To configure this expiry time you can add this entry in your appsettings.json file and specify the expiry duration as a TimeSpan.

"GCP": {
    "PreSignedUrlExpiry": "00:05:00",
    "CloudStorageAuthFileLocation": ""
  },

Authentication

THe module currently supports Google Service Account JSON key authentication. If additional authentication methods are required, the module can be updated to support these.

JSON key Creation

An example of how to create a Service Account JSON key is detailed below. The steps and process my differ based on your organisation's security requirements:

Log into your GCP console account

The first step is to create a Role which has permission to the Cloud Storage objects:

Search for Roles. This option is available under the IAM & Admin section
Once on the Roles screen, click + CREATE ROLE
Give the role a title (e.g. StorageFullAccess) and click + ADD PERMISSIONS
On the Add Permissions dialog which appears, under the Filter property name or value filter, enter storage.objects. This will list all permissions related to objects in storage.
The required permissions could be different based on your specific use case, but for the full functionality of this module to be leveraged, the following permisisons are required:
- storage.objects.create
- storage.objects.delete
- storage.objects.get
- storage.objects.list
- storage.objects.update
Click ADD on the dialog, and then click CREATE

A role has now been created. Next step is to create a Service Account to assign the role to.

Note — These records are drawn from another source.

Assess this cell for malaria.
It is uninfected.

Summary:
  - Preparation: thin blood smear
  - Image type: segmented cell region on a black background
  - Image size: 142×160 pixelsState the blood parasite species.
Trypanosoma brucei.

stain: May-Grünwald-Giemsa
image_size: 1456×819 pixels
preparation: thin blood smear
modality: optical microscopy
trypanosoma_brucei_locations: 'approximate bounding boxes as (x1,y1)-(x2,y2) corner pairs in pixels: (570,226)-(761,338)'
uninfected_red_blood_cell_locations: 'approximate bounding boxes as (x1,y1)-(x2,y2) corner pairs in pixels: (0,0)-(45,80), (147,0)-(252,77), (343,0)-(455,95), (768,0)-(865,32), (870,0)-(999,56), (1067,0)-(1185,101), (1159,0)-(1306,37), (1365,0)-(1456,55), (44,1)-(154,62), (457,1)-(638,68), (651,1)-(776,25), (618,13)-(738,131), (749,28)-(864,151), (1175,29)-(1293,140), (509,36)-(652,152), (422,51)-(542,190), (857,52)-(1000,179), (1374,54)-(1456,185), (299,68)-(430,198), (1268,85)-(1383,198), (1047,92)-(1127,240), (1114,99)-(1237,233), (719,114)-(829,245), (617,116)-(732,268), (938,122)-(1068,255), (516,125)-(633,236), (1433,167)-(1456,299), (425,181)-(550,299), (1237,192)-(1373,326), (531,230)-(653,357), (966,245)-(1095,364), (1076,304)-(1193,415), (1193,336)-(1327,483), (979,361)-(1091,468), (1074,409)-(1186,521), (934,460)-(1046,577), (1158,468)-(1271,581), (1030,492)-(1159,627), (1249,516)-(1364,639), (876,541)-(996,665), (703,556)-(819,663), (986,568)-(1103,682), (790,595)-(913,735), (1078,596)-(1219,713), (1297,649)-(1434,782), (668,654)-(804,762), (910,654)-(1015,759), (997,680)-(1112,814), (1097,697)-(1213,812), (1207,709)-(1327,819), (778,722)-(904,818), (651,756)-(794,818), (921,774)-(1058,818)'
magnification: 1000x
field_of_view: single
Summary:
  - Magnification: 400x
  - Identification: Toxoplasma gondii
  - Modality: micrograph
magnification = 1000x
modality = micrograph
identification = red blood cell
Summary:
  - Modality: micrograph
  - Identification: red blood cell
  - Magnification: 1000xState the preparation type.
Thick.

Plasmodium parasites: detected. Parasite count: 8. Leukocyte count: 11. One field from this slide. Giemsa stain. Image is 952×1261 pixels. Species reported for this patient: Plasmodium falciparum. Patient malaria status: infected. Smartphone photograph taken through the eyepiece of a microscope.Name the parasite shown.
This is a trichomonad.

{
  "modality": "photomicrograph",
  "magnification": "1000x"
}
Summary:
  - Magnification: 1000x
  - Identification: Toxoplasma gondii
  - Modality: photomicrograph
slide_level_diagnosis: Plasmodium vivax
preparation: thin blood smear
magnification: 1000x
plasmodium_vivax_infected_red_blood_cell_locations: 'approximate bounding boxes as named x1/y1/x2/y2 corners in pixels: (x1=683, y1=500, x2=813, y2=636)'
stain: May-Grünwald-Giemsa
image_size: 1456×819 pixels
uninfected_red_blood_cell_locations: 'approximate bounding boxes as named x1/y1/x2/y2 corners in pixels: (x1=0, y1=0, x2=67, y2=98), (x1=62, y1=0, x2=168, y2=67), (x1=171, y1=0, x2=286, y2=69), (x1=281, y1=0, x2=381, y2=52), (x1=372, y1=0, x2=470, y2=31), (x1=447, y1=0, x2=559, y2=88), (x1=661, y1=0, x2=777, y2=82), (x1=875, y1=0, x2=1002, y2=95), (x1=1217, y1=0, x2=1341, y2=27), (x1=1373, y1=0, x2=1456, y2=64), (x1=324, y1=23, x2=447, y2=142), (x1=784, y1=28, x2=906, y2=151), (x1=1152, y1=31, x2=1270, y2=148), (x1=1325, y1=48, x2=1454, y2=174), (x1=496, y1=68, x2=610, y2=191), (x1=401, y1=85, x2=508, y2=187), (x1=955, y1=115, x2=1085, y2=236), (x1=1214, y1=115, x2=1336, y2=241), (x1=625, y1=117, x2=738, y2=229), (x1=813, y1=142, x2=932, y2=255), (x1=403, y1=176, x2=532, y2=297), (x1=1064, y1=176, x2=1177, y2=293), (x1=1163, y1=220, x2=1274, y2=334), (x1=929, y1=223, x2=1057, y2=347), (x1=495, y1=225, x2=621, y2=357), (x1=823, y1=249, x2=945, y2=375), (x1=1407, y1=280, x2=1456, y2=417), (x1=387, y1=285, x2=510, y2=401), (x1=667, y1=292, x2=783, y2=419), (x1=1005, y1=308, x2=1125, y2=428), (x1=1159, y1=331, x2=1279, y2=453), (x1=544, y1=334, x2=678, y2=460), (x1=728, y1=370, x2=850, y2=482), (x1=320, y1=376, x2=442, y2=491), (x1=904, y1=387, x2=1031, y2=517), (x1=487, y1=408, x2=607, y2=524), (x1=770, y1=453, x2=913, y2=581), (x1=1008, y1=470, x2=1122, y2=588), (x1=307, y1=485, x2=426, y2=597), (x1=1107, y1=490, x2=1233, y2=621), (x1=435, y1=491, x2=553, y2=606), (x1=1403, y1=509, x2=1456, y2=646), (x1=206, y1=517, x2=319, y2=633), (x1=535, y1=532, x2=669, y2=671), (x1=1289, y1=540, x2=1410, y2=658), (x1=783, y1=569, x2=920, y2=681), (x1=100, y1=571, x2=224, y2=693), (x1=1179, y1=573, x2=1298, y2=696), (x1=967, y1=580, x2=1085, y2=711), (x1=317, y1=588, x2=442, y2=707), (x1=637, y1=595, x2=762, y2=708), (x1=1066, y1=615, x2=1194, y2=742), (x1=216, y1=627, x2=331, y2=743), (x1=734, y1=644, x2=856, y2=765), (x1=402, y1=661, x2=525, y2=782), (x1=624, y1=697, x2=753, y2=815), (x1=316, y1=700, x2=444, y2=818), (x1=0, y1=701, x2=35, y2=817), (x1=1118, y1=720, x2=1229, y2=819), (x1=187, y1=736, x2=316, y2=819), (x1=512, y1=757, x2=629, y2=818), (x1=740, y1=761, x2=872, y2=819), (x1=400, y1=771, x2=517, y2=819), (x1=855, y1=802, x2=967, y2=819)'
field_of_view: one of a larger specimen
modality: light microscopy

Still under the IAM & Admin section:

Click Service Accounts (or search while in the GCP console)
Click + CREATE SERVICE ACCOUNT
Enter a Service Account Name (e.g. {ApplicationName}StorageAccount)
Click CREATE AND CONTINUE
From the Role dropdown, filter for and find the role create in the previous step
Click DONE
Once back to the Service Accounts List page, click on the newly created service account
Click KEYS and then ADD KEY => Create new key
Make sure JSON is selected and click CREATE
The JSON key file will be downloaded

Finally copy the JSON file from yours downloads folder to another folder of your choice, and make sure the CloudStorageAuthFileLocation setting in your applications appsettings.json is updated to the location of the key file:

"GCP": {
    "PreSignedUrlExpiry": "00:05:00",
    "CloudStorageAuthFileLocation": "C:\\gcpkeys\\my-project-183005-10ed20d64009.json"
  },

Now when using ICloudStorage the key file will be used to authenticate with Google Cloud Storage.

Ensure to create the necessary bucket(s) in Google Cloud Storage prior to performing any operations with them.